[REQUIREMENTS] Format the rows below as a Markdown table with the columns No. and Line, one table row per line and blank lines skipped. Include only the part that opens with the line containing "How far is the green" and runs through the end of the rows, and leave out the pictures.

[DATA EXTRACT]
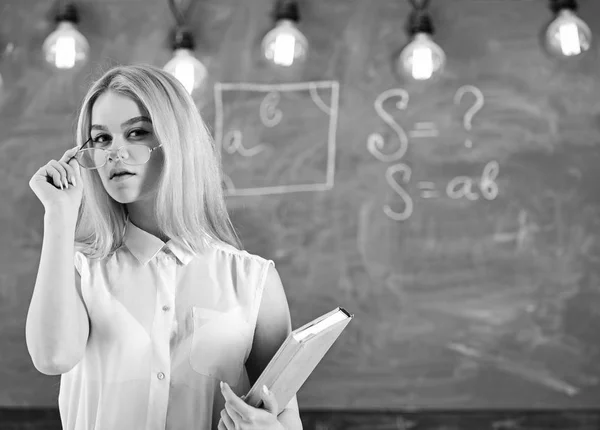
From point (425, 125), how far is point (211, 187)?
1380 millimetres

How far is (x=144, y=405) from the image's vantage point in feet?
3.58

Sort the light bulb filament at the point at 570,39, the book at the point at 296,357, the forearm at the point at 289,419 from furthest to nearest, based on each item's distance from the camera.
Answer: the light bulb filament at the point at 570,39 → the forearm at the point at 289,419 → the book at the point at 296,357

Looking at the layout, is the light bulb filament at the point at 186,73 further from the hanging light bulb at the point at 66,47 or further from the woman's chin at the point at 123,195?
the woman's chin at the point at 123,195

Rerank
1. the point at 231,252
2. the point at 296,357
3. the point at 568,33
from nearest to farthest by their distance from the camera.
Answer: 1. the point at 296,357
2. the point at 231,252
3. the point at 568,33

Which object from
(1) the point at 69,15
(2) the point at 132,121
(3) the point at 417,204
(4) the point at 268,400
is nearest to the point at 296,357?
(4) the point at 268,400

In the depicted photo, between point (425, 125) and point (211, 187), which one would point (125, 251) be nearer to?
point (211, 187)

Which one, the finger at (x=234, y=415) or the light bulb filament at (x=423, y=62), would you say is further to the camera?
the light bulb filament at (x=423, y=62)

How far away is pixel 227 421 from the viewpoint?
40.7 inches

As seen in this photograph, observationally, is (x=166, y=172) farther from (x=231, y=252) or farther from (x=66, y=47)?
(x=66, y=47)

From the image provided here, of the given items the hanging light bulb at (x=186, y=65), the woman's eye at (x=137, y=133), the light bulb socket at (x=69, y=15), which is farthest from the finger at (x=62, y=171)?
the light bulb socket at (x=69, y=15)

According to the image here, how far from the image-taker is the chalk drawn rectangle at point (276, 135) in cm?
248

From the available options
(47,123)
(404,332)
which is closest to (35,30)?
(47,123)

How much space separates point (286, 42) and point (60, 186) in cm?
148

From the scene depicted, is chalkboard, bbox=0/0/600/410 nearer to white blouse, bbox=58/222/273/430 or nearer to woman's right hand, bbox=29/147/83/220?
white blouse, bbox=58/222/273/430
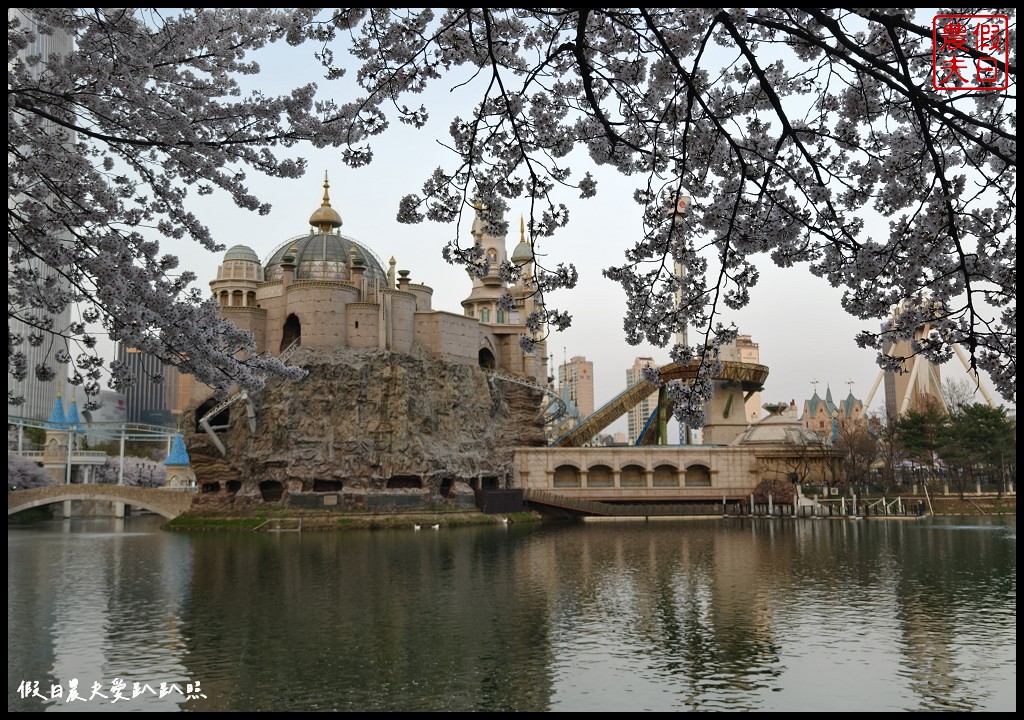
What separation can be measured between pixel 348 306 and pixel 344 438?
41.1 ft

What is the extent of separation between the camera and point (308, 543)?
52.5 metres

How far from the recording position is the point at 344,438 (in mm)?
71000

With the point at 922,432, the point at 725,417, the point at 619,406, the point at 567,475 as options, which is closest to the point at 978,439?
the point at 922,432

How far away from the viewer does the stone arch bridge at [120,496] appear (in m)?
73.8

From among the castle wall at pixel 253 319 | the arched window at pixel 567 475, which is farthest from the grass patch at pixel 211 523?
the arched window at pixel 567 475

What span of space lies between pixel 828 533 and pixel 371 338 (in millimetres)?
41117

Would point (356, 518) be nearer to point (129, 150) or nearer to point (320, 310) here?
point (320, 310)

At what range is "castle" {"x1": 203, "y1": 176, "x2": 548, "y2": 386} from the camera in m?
75.4

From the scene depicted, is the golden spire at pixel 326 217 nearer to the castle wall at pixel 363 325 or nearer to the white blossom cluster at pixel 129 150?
the castle wall at pixel 363 325

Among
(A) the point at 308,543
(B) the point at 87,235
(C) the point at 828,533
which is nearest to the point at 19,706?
(B) the point at 87,235

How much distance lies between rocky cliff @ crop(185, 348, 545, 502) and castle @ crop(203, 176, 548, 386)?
2.81 meters

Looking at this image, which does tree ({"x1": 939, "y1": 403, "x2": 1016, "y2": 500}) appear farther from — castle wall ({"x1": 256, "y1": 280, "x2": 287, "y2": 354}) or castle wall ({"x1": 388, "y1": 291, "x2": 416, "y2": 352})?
castle wall ({"x1": 256, "y1": 280, "x2": 287, "y2": 354})

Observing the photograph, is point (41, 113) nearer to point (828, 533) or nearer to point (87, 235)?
point (87, 235)

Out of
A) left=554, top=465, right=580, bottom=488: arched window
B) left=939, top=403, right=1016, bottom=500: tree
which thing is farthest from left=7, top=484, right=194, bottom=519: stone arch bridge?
left=939, top=403, right=1016, bottom=500: tree
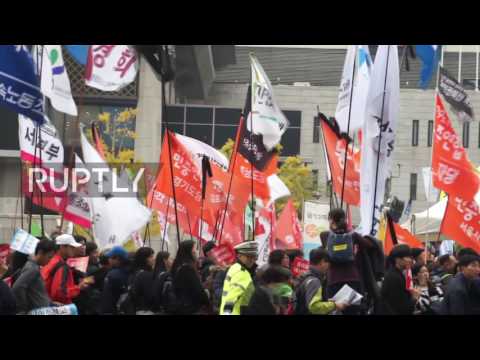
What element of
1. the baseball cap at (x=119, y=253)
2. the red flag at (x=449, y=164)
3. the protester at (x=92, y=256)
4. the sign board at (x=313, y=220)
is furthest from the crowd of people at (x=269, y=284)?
the sign board at (x=313, y=220)

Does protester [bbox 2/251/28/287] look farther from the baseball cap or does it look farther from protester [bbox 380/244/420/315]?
protester [bbox 380/244/420/315]

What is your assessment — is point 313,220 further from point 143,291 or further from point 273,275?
point 273,275

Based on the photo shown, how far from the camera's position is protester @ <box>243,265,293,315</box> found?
8617 millimetres

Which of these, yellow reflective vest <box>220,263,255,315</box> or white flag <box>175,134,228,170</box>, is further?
white flag <box>175,134,228,170</box>

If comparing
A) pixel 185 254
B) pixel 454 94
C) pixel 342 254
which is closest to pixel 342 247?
pixel 342 254

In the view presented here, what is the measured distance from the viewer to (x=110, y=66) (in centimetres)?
1692

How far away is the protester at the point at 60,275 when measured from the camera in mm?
10859

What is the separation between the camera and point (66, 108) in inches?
688

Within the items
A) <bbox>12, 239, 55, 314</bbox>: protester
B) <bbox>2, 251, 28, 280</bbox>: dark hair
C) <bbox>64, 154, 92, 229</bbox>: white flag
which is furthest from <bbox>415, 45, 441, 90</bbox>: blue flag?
<bbox>64, 154, 92, 229</bbox>: white flag

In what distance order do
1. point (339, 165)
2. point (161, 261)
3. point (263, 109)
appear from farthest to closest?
1. point (263, 109)
2. point (339, 165)
3. point (161, 261)

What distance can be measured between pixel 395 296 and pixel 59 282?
343 centimetres

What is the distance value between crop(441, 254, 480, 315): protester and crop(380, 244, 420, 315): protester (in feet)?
1.24

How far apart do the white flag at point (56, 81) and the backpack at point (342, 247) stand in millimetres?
8606
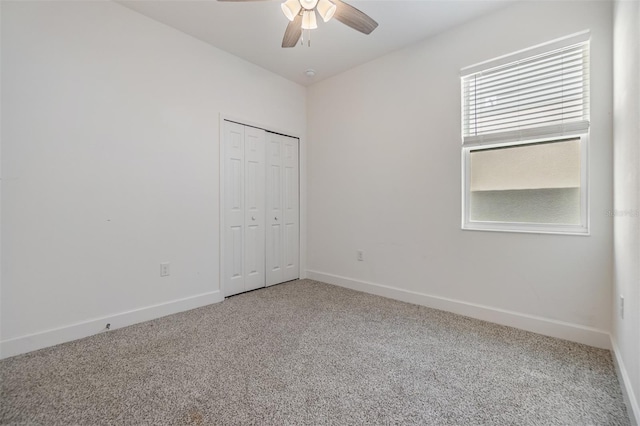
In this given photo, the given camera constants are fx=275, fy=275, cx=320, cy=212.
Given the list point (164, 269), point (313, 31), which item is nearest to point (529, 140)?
point (313, 31)

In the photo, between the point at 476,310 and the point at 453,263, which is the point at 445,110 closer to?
the point at 453,263

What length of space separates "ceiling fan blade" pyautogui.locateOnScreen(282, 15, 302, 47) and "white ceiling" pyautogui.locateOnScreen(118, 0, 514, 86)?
43cm

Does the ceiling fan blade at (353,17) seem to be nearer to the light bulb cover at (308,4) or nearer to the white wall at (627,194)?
the light bulb cover at (308,4)

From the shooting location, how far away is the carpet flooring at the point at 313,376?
139 cm

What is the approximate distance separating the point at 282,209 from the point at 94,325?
7.50ft

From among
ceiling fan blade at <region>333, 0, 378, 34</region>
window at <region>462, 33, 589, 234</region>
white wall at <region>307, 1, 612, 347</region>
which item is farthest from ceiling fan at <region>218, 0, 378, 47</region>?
window at <region>462, 33, 589, 234</region>

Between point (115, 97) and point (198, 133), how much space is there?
74 cm

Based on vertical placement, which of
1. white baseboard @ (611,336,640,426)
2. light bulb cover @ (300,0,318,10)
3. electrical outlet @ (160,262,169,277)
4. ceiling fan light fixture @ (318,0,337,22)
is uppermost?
light bulb cover @ (300,0,318,10)

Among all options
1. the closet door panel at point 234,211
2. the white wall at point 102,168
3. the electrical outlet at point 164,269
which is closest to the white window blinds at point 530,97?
the closet door panel at point 234,211

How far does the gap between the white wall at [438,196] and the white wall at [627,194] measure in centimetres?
15

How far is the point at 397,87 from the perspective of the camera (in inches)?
123

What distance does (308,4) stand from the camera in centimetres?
185

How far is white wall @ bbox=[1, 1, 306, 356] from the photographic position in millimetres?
1994

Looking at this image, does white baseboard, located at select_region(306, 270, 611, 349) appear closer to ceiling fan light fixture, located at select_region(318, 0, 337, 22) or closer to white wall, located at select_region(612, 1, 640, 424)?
white wall, located at select_region(612, 1, 640, 424)
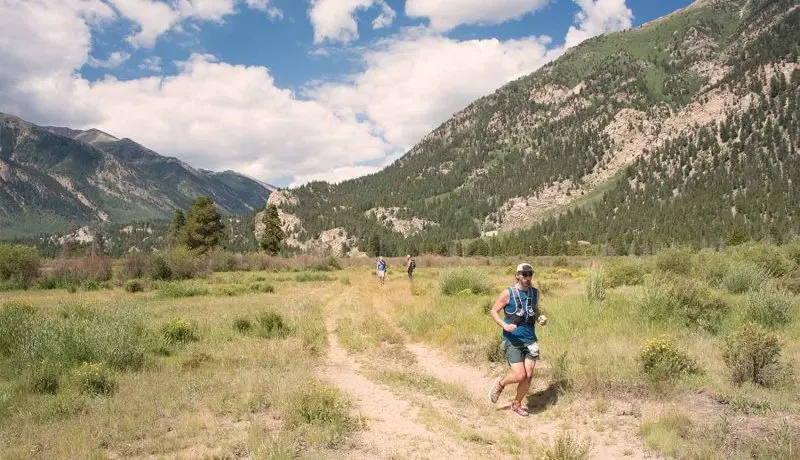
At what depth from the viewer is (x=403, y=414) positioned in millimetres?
7832

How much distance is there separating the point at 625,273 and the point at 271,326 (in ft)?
64.3

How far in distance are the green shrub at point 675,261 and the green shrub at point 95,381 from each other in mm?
23239

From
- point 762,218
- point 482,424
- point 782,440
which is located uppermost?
point 762,218

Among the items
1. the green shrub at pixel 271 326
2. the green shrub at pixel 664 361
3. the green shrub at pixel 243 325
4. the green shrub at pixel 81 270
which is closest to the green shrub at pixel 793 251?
the green shrub at pixel 664 361

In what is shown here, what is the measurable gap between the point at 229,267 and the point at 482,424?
158ft

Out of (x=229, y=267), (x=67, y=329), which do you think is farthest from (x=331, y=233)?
(x=67, y=329)

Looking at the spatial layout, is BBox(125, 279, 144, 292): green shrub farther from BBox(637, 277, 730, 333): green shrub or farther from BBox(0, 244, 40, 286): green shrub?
BBox(637, 277, 730, 333): green shrub

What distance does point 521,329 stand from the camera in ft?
25.7

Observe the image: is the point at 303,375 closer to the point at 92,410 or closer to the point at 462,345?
the point at 92,410

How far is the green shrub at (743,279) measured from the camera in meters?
17.2

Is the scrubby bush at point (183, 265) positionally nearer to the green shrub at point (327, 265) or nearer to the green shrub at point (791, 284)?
the green shrub at point (327, 265)

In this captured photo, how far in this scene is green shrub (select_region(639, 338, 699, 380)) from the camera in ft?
27.5

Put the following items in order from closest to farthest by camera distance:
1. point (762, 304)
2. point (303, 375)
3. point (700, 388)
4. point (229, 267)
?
point (700, 388)
point (303, 375)
point (762, 304)
point (229, 267)

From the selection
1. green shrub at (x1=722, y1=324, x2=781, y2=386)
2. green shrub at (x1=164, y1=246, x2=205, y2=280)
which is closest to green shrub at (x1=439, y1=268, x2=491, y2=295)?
green shrub at (x1=722, y1=324, x2=781, y2=386)
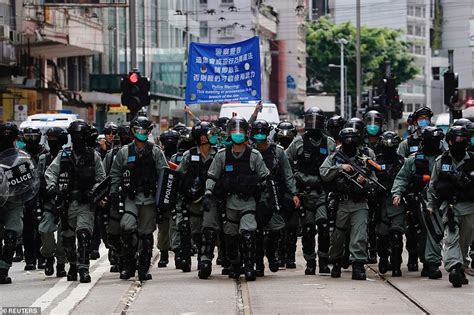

[SOLUTION]
| No. | Line |
|---|---|
| 1 | How far is the green shrub at (743,279) measured from the camera in meters? |
| 2 | 17.2 |
| 3 | Is the scrubby bush at point (183, 265) positionally nearer to the green shrub at point (327, 265) or nearer to the green shrub at point (791, 284)? |
| 4 | the green shrub at point (327, 265) |
| 5 | In this captured photo, how far in this scene is green shrub (select_region(639, 338, 699, 380)) from the camera in ft? |
| 6 | 27.5 |
| 7 | Put the following items in order from closest to farthest by camera distance: |
| 8 | 1. point (762, 304) |
| 9 | 2. point (303, 375) |
| 10 | 3. point (700, 388) |
| 11 | 4. point (229, 267) |
| 12 | ? |
| 13 | point (700, 388) |
| 14 | point (303, 375) |
| 15 | point (762, 304) |
| 16 | point (229, 267) |
| 17 | From the selection |
| 18 | 1. green shrub at (x1=722, y1=324, x2=781, y2=386) |
| 19 | 2. green shrub at (x1=164, y1=246, x2=205, y2=280) |
| 20 | which is closest to green shrub at (x1=439, y1=268, x2=491, y2=295)? |
| 21 | green shrub at (x1=722, y1=324, x2=781, y2=386) |